Document text |
"""

Question Re: Accessing fishing opportunities
Most of the land around where I live is private property. Can I cross private property to get to a stream, river or lake?

 

Answer:
This is a complex area but the most important idea to keep in mind is that the relationship between landowners and the recreational public is very important and must be kept positive and respectful.

 

In this discussion we will use the term occupier because it describes both the land owner and others who may have legal occupation of the land and the authority to control some or all access.

 

When it comes to crossing private lands to access fishing opportunities the property occupier has the first and last word about who can enter the property. It is up to the occupier to allow or restrict entry onto their property or to allow or restrict the activities that occur on that property.

 

Entry
In general terms anyone may enter onto private property to do anything which is lawful without occupier permission unless the entrant has been given notice that entry is prohibited. So, a privately owned bush lot is available to the general public until the occupier notifies people otherwise. The occupier has a number of options when it comes to letting people know that entry is prohibited or that activities are restricted.

 

Notice - Signs
The most common method used by occupiers to restrict access is by posting signs. The message on the signs can be written or a picture representation of the activity which is prohibited. If a sign prohibits one activity specifically then all others are permitted. For example, if hunting is specifically prohibited then hiking or fishing is permitted.

"""

Data rows |
"""

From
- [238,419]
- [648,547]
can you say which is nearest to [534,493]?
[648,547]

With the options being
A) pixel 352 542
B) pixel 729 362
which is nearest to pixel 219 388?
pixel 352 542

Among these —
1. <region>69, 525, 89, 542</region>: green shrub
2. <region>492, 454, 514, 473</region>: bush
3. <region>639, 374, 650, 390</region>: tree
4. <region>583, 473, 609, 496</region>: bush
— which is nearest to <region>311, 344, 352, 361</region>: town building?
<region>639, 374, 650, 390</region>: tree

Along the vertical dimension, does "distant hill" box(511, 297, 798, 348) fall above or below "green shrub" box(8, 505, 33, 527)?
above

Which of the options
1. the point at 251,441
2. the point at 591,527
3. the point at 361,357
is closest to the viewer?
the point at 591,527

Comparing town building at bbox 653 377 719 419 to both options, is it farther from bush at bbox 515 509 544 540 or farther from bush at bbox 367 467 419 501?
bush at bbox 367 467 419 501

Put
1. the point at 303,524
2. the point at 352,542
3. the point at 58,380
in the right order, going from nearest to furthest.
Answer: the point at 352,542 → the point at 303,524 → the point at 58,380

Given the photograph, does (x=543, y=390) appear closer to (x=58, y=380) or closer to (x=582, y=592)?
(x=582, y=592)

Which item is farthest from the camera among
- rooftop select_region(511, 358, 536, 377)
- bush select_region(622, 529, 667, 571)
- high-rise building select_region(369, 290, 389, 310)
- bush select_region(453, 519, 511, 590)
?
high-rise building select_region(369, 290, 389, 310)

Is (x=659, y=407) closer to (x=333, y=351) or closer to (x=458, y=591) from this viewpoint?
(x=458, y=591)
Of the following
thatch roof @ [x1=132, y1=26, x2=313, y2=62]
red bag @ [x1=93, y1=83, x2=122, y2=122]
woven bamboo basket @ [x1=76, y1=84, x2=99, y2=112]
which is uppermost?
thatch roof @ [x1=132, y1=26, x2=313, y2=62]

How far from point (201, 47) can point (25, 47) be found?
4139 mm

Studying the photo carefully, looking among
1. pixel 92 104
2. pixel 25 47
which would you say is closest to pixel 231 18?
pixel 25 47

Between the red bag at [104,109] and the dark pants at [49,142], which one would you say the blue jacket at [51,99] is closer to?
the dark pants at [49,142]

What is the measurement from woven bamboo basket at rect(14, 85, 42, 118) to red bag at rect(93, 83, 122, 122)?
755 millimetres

"""

Task list |
1. In the text on accessing fishing opportunities, what is the most common method occupiers use to restrict access?
2. Continue the text on accessing fishing opportunities, starting after its final sentence.

Solved tasks |
1. Posting signs.

2.
Notice - Coloured Marking
Another common method of notice is coloured markings. You will often see red or yellow dots painted on trees or fence posts on a property boundary. A red coloured marker indicates that the occupier is restricting all access; entry is prohibited. A yellow coloured marker indicates that entry is permitted but that there are conditions on the activities that are allowed. Perhaps all-terrain vehicles are restricted while bicycles are allowed. It is now up to the entrant to locate the occupier and determine what the conditions of entry are.

 

Notice - Oral or Written
Entrants may be simply told by the occupier that they cannot enter onto the property or that a particular activity is prohibited. Sometimes the occupier may put the notice in writing to establish a record of his or her wishes.

 

Notice - Other Forms
There is a long list of other things which are forms of notice and must be considered the occupiers intention to restrict entry on property. This list includes:

  • Maintained fences and gates;
  • Land under cultivation;
  • Orchards;
  • Planted trees under 2 metres in height; and
  • Established lawns and gardens

 

When it comes to signs, coloured markings and fences (gates) the occupier is only required to place them at the normal access point to the property. Generally that will be a laneway, private roadway or trail. There might only be one sign prohibiting entry on a very large, undeveloped woodlot for example. It is the responsibility of the entrant to determine whether or not the occupier intends to restrict access to the property and where the property boundaries are; the occupier is not responsible for marking the entire property boundary.

 

And finally, even if a property is posted the occupier still has the choice to allow entry or to allow a prohibited activity to occur. What this means is that the occupier can fish on a property posted to prohibit fishing and the occupier can permit others to enter the property to fish as well.

 

Remember to ask; always be courteous and respectful.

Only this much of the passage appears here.